Mas, falando em solidão, lembrei-me de um episódio a tempos ocorrido, em minha época de caserna. Não era segredo a ninguém, que para mim, não existia castigo maior do que ficar atendendo telefones de ocorrências. Preferia estar lá, vendo o que estava acontecendo, no meio do povo, mesmo que fosse deveras mais e muito perigoso. Atender ao telefone, abrir um diálogo com quem não conhecia, e que na maioria das vezes não estava disposto a me conhecer, dar uma de psicólogo, dirimir conflitos, filtrar situações e dar possível grau de perigo a ser repassado aos amigos de frente, para mim era um “serviço pesado”, principalmente por conta da solidão. Era eu, um telefone e alguém que na maioria das vezes ligava no desespero e ansiava por uma resposta imediata, que na maioria das vezes não ocorria.
Assim, um dia fui enviado para uma das divisas do Ceará. Rio Grande do Norte ficou perto e eu tive a oportunidade de respirar outros ares.
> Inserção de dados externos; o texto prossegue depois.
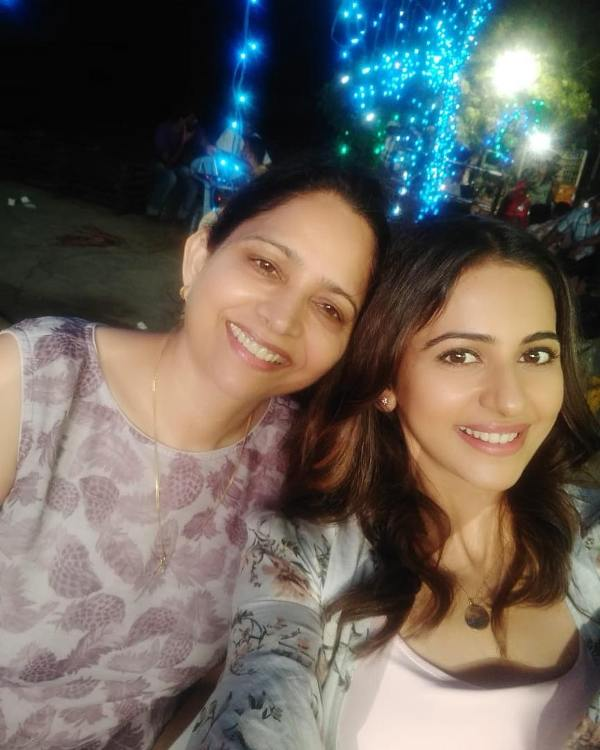 Rakul Preet Singh with her mother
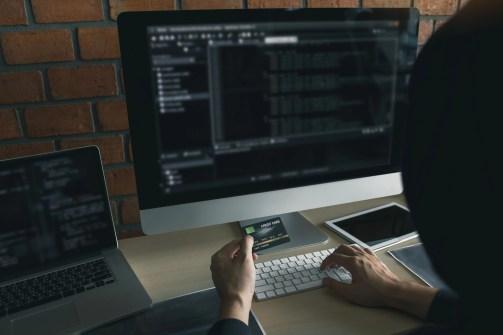 hacker-using-crypto-mixer
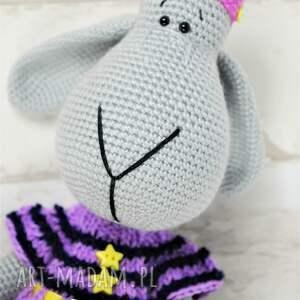 szydełko zabawki szare szydełkowa przytulanka owieczka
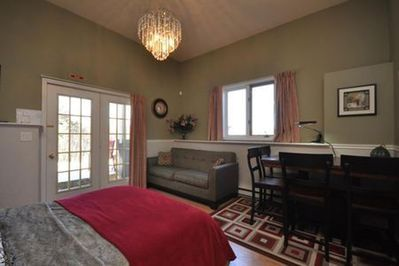 Guest suite amenities include sitting area and dining table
Dezessete dias longe de tudo, da cidade, dos amigos, da família. Celular não existia em nosso meio. Internet nem pensar. O que salvava eram os hoje produto de colecionadores, cartões telefônicos. E mesmo estes eram caros. Dividiamos entre os amigos os créditos, amigos estes das mais diferentes cidades e regiões do Ceará. Grandes homens que ainda hoje, são grandes amigos. A internet hoje nos aproxima de quem um dia esteve tão distante.
Lá pelo décimo dia, a ansiedade já estava estampada na face de todos. A saudade apertava e a solidão também. Uns estavam noivos, outros recém-casados e aqueles que tinham deixado a namoradinha recente, demonstravam maior preocupação. Será que ela vai me esperar? Não faltavam provocações a estes. A temida traição rondava no imaginário dos mais inseguros.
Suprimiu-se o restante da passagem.